### INSTRUCTIONS
1. At which church was the sermon on 2 Corinthians delivered?
2. Resume the sermon on 2 Corinthians, starting right after its last sentence.

Monday, June 29, 2009

Sermon for 28 June 2009, Proper 8B

The Rev. Paul J Cain
2 Corinthians 8:1-9, 13-15
No Lack
Proper [8] B, Fourth Sunday after Pentecost, 28 June 2009
Immanuel Lutheran Church, Sheridan, Wyoming

In the Name of the Father and of the + Son and of the Holy Spirit. Amen.

It was one of those things a person would never forget. I was serving a vacancy, leading Sunday Morning Divine Service, and it was time for the offering. The congregation had a tradition of filling out attendance pads in the pews before the offering. While they were being collected (with the offering) by the ushers, I stood on the step of the chancel with the offering plates. A little girl—no older than 3—leaned out into the aisle. While the ushers (and her parents) weren’t looking, she darted toward the front of the church. She had a quarter she wanted to give to the Lord, and she didn’t want to wait. I crouched down, bringing the offering plate to her level. Smiling, she put in her quarter. Nobody was embarrassed that morning. And of course, she didn’t get into any trouble. There were smiles as she slowly walked back to mom & dad. It was the best stewardship lesson the congregation had ever seen. That little girl understood what St. Paul shares this morning, as we overhear a portion of his second letter to the Corinthian congregation.

1We want you to know, brothers, about the grace of God that has been given among the churches of Macedonia, 2for in a severe test of affliction, their abundance of joy and their extreme poverty have overflowed in a wealth of generosity on their part. 3For they gave according to their means, as I can testify, and beyond their means, of their own free will, 4begging us earnestly for the favor of taking part in the relief of the saints— 5and this, not as we expected, but they gave themselves first to the Lord and then by the will of God to us. 6Accordingly, we urged Titus that as he had started, so he should complete among you this act of grace. 7But as you excel in everything—in faith, in speech, in knowledge, in all earnestness, and in our love for you—see that you excel in this act of grace also. 8I say this not as a command, but to prove by the earnestness of others that your love also is genuine.
The wealth we have is not only financial. Think of the possessions you already have that could be of better use to someone else. What talents or skills could you share for the Lord’s work? These days, our most precious possession is time. Visiting a shut-in or teaching a child costs you nothing, but means everything to them.
Generosity. Remember Dickens’ A Christmas Carol? This is not Ebenezer Scrooge at the beginning, but Ebenezer Scrooge at the end of the story.
Christians in Macedonia gave according to their means, as the Lord prospered them. If they earned less, they gave less. If they earned more, they gave more. This is first-fruits giving.
They even gave beyond their means. This is known as sacrificial giving. Eating out one fewer time, giving up one expensive cup of coffee, buying one less CD or DVD—it may be small to us, but those things can make a big difference.

### EXERCISE DATA
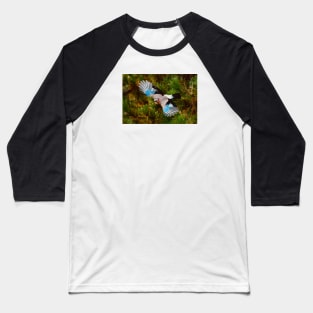 Jay Bird / Swiss Artwork Photography Baseball T-Shirt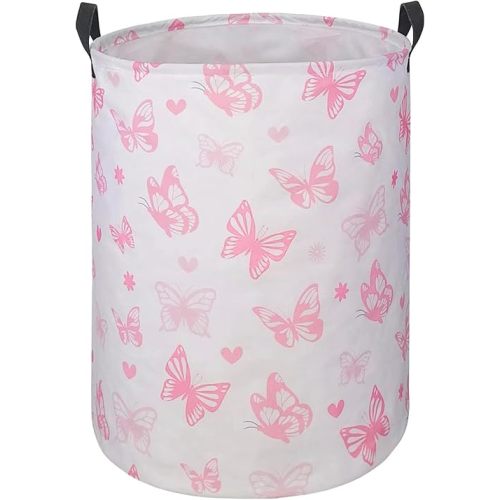 Round Laundry Hamper Storage Basket Laundry Organizer Hamper Storage Bins Clothes and Toys Box Nursery Hamper Gift Basket For Kids with Handles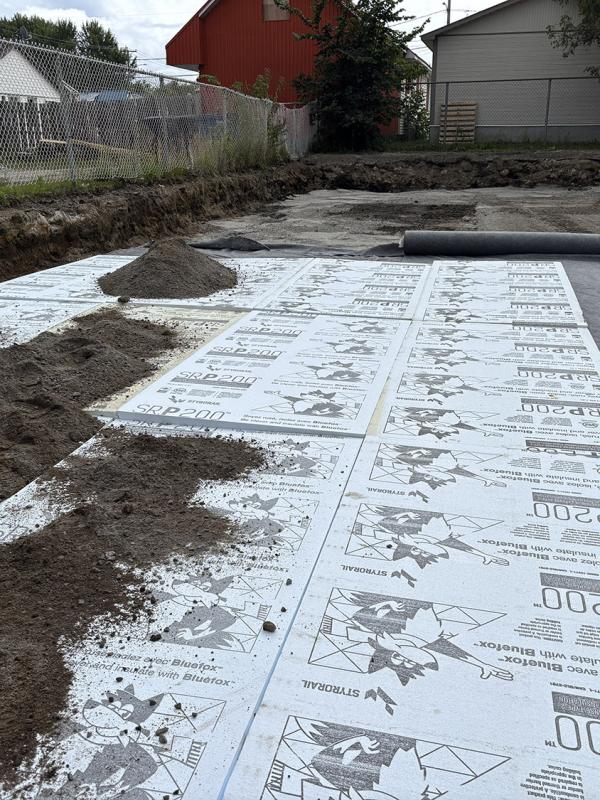 travaux d'excavation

### RESPONSES TO THE EXERCISE
1. Immanuel Lutheran Church, Sheridan, Wyoming

2.
They were begging Paul for the opportunity to help. Such a wonderful example and encouragement to us! They got it. They understood why the Lord had made them stewards of His gifts. They were blessed in order to be a blessing. They knew the Church had expenses every month, every week, every day. They made sure those things and people in need were provided for.
They gave themselves first to the Lord and then to Christians in need. We give our offerings to the Lord, yet always remember that everything is already His. We give our offerings to the Lord, yet technically, He has no need of them—but His work does.
In the next chapter, Paul speaks to those who are reluctant. Listen to 2 Cor. 9:6-15 (ESV) The point is this: whoever sows sparingly will also reap sparingly, and whoever sows bountifully will also reap bountifully. 7Each one must give as he has made up his mind, not reluctantly or under compulsion, for God loves a cheerful giver. 8And God is able to make all grace abound to you, so that having all sufficiency in all things at all times, you may abound in every good work. 9As it is written, "He has distributed freely, he has given to the poor; his righteousness endures forever."
10He who supplies seed to the sower and bread for food will supply and multiply your seed for sowing and increase the harvest of your righteousness. 11You will be enriched in every way for all your generosity, which through us will produce thanksgiving to God. 12For the ministry of this service is not only supplying the needs of the saints, but is also overflowing in many thanksgivings to God. 13By their approval of this service, they will glorify God because of your submission flowing from your confession of the gospel of Christ, and the generosity of your contribution for them and for all others, 14while they long for you and pray for you, because of the surpassing grace of God upon you. 15Thanks be to God for his inexpressible gift!
Not reluctantly, Paul says. Faith is not reluctant, but generous with talents and time, as well.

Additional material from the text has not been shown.